# Which Encoder to use?



## the_rookie (Sep 30, 2008)

There are several choices to choose from for my iPod.

AAC Encoder at 320kB bit rate
AIFF Encoder at unknown Bit Rate
Apple Lossless Encoder at unknown Bit Rate
MP3 Encoder at 320kB bit rate
WAV Encoder at unknown Bit Rate

I have a 160gB iPod, so im not worried about size of songs.

I just want the highest Quality sound i can get.


----------



## Harpmaker (Oct 28, 2007)

the_rookie said:


> There are several choices to choose from for my iPod.
> 
> AAC Encoder at 320kB bit rate
> AIFF Encoder at unknown Bit Rate
> ...


For maximum audio quality use an uncompressed or lossless encoder. Of the codecs you listed above these would be AIFF (not AIFC or AIFF-C) and WAV. I'm assuming the Apple Lossless Encoder is really AIFF. if it isn't then it would be a third choice.


----------



## the_rookie (Sep 30, 2008)

I noticed a big difference when I re-burned CDs to my computer from MP3 128kB to AAC 320kB.

If I erased the older AAC songs re-burned my music a third time, and re-burned my music a third time in AIFF would it sound even better than the AAC?

Cuz I don't care about the time consuming of burning the CDs to my computer.


----------



## Harpmaker (Oct 28, 2007)

the_rookie said:


> I noticed a big difference when I re-burned CDs to my computer from MP3 128kB to AAC 320kB.
> 
> If I erased the older AAC songs re-burned my music a third time, and re-burned my music a third time in AIFF would it sound even better than the AAC?
> 
> Cuz I don't care about the time consuming of burning the CDs to my computer.


You might notice the difference, or you might not; it depends on the quality of your headphones/speakers, the type of music you are listening to, and finally your own hearing ability.


----------



## the_rookie (Sep 30, 2008)

I played back Halo 2 Vol. 1 Soundtrack at 192kB, And than the Uncompressed Halo 2 Vol 1 Soundtrack...and the difference was amazing...

It's hard to describe, but the overall effect was realism. The Orchestra sounded much more real than I have ever heard, as well as it sounding like It was in front of me! 

All in all, I am very pleased with the effects of uncompressed music. I just wish I had an even bigger iPod than my 160gB...Heh...Its big...but when ya want uncompressed music...its not quite as big as I originally thought. Cuz doing some numbers...i will have alot less songs to fit on here if i do all uncompressed.


----------



## Harpmaker (Oct 28, 2007)

You're obviously using good equipment and have good ears. :T That can almost be a curse at times.:bigsmile:

The average person using a cheap player with cheap ear-buds usually can't tell the difference between compressed and uncompressed music unless the compression level is simple ridiculous.

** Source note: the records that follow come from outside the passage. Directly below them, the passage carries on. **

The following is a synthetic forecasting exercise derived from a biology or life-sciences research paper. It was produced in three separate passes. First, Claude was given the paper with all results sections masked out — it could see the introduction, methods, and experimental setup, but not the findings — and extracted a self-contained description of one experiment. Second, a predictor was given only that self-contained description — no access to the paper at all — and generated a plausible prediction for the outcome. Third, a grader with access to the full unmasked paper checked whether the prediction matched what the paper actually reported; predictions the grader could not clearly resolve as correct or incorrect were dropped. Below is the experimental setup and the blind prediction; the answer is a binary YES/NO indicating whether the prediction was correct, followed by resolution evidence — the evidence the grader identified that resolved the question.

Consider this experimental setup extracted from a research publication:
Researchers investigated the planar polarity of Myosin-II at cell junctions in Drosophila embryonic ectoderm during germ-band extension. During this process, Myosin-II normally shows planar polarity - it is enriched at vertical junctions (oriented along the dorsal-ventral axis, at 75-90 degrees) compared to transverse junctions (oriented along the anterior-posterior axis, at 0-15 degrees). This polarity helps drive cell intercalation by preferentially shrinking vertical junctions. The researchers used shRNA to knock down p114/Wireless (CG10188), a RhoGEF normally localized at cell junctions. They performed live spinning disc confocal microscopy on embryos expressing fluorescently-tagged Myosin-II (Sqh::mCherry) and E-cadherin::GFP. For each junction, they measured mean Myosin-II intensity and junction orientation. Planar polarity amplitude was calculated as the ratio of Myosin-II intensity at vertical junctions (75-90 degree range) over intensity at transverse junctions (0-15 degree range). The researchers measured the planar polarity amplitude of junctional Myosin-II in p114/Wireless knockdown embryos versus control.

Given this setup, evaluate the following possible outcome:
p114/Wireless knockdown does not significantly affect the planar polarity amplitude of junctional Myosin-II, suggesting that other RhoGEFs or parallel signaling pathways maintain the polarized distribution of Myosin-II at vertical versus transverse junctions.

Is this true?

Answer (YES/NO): NO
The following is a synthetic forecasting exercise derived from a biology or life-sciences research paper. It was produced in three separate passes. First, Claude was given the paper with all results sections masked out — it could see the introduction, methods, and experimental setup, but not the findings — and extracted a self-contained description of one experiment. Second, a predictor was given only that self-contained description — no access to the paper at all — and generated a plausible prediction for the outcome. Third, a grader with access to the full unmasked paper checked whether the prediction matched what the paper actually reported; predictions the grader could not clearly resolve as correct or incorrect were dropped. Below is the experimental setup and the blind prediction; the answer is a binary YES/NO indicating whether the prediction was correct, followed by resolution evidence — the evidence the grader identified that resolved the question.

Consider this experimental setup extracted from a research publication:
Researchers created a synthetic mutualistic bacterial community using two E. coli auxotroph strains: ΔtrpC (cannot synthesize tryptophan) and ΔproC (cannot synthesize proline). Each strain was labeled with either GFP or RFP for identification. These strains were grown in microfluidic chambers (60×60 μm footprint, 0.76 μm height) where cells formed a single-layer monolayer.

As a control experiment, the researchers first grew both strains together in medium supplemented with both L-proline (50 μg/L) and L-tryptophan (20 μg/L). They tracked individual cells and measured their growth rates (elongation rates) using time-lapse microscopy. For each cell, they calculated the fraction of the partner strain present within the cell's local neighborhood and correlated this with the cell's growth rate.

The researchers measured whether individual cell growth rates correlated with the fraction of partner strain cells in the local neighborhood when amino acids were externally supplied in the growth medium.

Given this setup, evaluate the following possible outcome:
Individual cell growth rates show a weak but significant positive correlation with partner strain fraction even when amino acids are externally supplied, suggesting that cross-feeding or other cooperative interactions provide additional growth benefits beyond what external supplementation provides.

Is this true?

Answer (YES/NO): NO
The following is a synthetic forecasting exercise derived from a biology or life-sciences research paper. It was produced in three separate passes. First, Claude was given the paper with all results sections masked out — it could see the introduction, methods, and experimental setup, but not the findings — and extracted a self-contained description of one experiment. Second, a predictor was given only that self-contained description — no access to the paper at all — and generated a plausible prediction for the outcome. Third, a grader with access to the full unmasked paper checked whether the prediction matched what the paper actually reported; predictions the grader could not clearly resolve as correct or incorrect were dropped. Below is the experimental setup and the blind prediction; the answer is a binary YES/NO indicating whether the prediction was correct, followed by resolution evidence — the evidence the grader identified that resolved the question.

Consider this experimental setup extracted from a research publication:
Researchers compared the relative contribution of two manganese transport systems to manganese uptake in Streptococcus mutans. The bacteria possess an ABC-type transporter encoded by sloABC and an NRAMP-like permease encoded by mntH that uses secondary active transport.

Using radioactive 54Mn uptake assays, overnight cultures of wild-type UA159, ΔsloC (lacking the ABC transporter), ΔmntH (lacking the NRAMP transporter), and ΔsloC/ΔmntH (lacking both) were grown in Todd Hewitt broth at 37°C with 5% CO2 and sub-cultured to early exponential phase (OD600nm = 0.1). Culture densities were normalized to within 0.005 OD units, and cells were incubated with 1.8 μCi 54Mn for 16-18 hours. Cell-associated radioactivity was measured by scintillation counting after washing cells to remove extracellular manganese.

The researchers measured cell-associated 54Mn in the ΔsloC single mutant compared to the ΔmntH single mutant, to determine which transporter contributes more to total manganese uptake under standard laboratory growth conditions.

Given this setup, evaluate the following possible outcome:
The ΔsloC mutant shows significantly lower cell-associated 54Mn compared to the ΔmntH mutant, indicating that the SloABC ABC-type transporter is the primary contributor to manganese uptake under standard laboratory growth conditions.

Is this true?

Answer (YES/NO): YES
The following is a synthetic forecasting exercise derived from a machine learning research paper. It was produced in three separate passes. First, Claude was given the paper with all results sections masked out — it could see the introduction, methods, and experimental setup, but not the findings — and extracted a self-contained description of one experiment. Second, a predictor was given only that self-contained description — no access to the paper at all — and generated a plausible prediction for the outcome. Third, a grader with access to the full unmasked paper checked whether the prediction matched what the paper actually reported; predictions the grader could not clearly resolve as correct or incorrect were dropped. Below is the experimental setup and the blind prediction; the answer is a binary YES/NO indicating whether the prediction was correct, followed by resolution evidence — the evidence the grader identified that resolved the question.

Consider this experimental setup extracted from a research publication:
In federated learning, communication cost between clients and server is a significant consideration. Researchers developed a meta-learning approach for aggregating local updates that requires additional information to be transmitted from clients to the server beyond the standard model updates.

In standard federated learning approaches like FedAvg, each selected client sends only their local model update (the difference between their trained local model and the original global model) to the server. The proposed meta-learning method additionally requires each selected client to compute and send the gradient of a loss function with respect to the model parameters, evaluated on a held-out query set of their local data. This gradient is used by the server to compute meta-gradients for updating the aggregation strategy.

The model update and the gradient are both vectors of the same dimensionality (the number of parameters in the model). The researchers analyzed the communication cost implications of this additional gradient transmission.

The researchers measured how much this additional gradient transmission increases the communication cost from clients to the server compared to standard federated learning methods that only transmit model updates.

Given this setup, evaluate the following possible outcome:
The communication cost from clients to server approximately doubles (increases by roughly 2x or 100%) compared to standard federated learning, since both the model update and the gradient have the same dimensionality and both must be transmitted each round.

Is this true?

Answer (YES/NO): YES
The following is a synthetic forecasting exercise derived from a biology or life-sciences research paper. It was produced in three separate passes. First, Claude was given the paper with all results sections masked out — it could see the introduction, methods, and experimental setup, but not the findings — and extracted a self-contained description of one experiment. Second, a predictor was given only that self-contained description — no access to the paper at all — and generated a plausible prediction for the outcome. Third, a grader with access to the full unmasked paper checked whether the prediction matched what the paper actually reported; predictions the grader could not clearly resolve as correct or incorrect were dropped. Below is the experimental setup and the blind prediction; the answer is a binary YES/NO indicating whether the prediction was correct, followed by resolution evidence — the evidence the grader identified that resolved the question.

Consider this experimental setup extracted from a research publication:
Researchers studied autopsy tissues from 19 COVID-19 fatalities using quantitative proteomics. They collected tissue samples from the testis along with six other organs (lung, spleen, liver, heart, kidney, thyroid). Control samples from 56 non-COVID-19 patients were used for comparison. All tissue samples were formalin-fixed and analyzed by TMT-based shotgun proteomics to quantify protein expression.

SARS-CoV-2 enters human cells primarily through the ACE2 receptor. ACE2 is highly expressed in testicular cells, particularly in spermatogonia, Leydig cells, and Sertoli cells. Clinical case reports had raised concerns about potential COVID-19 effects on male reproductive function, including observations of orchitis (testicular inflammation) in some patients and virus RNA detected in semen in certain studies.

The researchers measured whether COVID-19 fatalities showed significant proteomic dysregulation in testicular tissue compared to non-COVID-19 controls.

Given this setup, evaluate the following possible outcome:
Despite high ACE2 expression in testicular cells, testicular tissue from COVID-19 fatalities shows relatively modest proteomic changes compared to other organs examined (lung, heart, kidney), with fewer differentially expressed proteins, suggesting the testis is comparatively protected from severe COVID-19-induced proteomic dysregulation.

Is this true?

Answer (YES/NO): YES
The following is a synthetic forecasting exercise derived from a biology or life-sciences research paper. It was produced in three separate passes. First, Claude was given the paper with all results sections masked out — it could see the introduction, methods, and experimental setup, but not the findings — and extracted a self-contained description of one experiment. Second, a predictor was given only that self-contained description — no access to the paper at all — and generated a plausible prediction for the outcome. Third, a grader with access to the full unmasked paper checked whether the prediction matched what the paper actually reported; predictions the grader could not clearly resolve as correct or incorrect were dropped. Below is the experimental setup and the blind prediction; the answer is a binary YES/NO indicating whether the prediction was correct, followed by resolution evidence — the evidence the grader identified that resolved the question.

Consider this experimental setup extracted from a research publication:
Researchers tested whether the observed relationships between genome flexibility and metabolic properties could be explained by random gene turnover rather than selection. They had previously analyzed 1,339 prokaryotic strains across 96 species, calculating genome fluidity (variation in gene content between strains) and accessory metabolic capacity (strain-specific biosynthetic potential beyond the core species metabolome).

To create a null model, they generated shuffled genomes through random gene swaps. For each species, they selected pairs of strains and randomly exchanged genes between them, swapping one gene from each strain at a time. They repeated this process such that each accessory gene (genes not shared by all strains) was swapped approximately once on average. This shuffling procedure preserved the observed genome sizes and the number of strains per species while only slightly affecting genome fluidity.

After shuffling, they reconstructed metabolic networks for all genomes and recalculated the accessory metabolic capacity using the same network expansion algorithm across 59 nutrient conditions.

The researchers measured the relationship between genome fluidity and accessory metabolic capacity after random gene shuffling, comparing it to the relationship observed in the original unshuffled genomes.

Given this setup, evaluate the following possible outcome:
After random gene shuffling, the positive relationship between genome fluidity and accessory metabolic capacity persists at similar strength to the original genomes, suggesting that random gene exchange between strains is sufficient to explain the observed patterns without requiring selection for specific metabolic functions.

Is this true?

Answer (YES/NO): NO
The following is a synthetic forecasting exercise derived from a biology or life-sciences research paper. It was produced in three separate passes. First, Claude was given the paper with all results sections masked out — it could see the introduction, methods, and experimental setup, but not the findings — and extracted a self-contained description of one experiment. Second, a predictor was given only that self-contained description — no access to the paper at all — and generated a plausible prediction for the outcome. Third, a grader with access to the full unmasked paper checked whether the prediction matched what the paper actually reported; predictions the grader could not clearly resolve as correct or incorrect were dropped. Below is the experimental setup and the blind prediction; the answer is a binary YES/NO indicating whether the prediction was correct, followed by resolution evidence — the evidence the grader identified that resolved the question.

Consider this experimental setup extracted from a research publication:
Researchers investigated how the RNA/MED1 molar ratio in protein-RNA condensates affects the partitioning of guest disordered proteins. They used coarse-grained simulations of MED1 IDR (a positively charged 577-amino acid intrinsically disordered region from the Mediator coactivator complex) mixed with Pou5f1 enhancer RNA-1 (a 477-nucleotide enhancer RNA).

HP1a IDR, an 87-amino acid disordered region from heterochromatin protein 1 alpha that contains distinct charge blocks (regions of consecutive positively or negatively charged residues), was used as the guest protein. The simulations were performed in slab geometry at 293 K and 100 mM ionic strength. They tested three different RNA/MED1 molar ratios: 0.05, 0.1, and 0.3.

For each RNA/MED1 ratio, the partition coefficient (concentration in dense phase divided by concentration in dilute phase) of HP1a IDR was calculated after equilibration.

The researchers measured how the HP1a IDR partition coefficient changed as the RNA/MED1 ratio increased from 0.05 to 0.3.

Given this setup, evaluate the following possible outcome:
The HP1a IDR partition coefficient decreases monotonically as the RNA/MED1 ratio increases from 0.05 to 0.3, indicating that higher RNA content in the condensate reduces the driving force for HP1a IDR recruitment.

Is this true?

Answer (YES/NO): NO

Some types of music can be compressed better than others. Most "popular" music today can usually be compressed without losing much since it has gone through many layers of mixing and having effects added, as well as being compressed (a different type of compression) to sound "good" over an AM radio.

As you've noticed, orchestral music can't be compressed much, if at all, and not lose quality.


----------



## tonyvdb (Sep 5, 2007)

This brings me in to ask how does VBR affect the bit rate and quality of music. I've been using 60%VBR for most of my MP3's and have found for most of it it sounds very good. I agree that nothing sounds better than the original CD or at least an uncompressed format but that for me is not an easy option as I have over 400 CDs all done at 60%vbr and it would take me days to redo them all and I dont have that sort of time.


----------



## the_rookie (Sep 30, 2008)

Haha, I really dont use my iPod for personal listening, I had a Shure earbuds...but the wire is worn on the left ear bud...not visablly, but if ya move it, it will flicker the sound...which sucks they were pretty decent head phones.

But I do most of my listening on my HT, my Polk Audios play the music pretty dang good. But man, that uncompressed stuff is a real kick in , I enjoy the realism I get from it.

And yes, when ya play in an actual orchestra for 5 years, you get an ear for quality as well as tuning your ear.


----------



## Harpmaker (Oct 28, 2007)

tonyvdb said:


> This brings me in to ask how does VBR affect the bit rate and quality of music. I've been using 60%VBR for most of my MP3's and have found for most of it it sounds very good. I agree that nothing sounds better than the original CD or at least an uncompressed format but that for me is not an easy option as I have over 400 CDs all done at 60%vbr and it would take me days to redo them all and I dont have that sort of time.


This would boil down to how the codec being used implements VBR (variable bit rate), and what settings you use (if any are available). It's way beyond my poor abilities to critique the various audio codecs out there.

We always want to have the best sounding recordings we can; we also always want to fit those recordings in the smallest space possible. :bigsmile: Like with almost all things in life, we have to compromise somewhere along the line. In my limited experience, most people and equipment really don't need maximum source quality and can get away with some compression. How much is really up to the user to decide. For my own self; my ears, music type and equipment let me use 192kB MP3 without much noticeable quality lose. Those with golden ears, and equipment to match, can't get away with that.


----------



## marois (Dec 29, 2008)

There is a decent article, www.stereophile.com/features/308mp3cd/index.html which compares MP3, AAC, FLAC and CD/WAV.

I believe AIFF or AIF is not compressed at all, like WAV on the PC. Apple's losseless codec is ALAC. Check out wikipedia's articles for more details.

So IMHO, ALAC would be a better choice for the iPod if you don't mind larger file sizes. The music should sound the same as CD but will take less space than WAV or AIF.

Jean


----------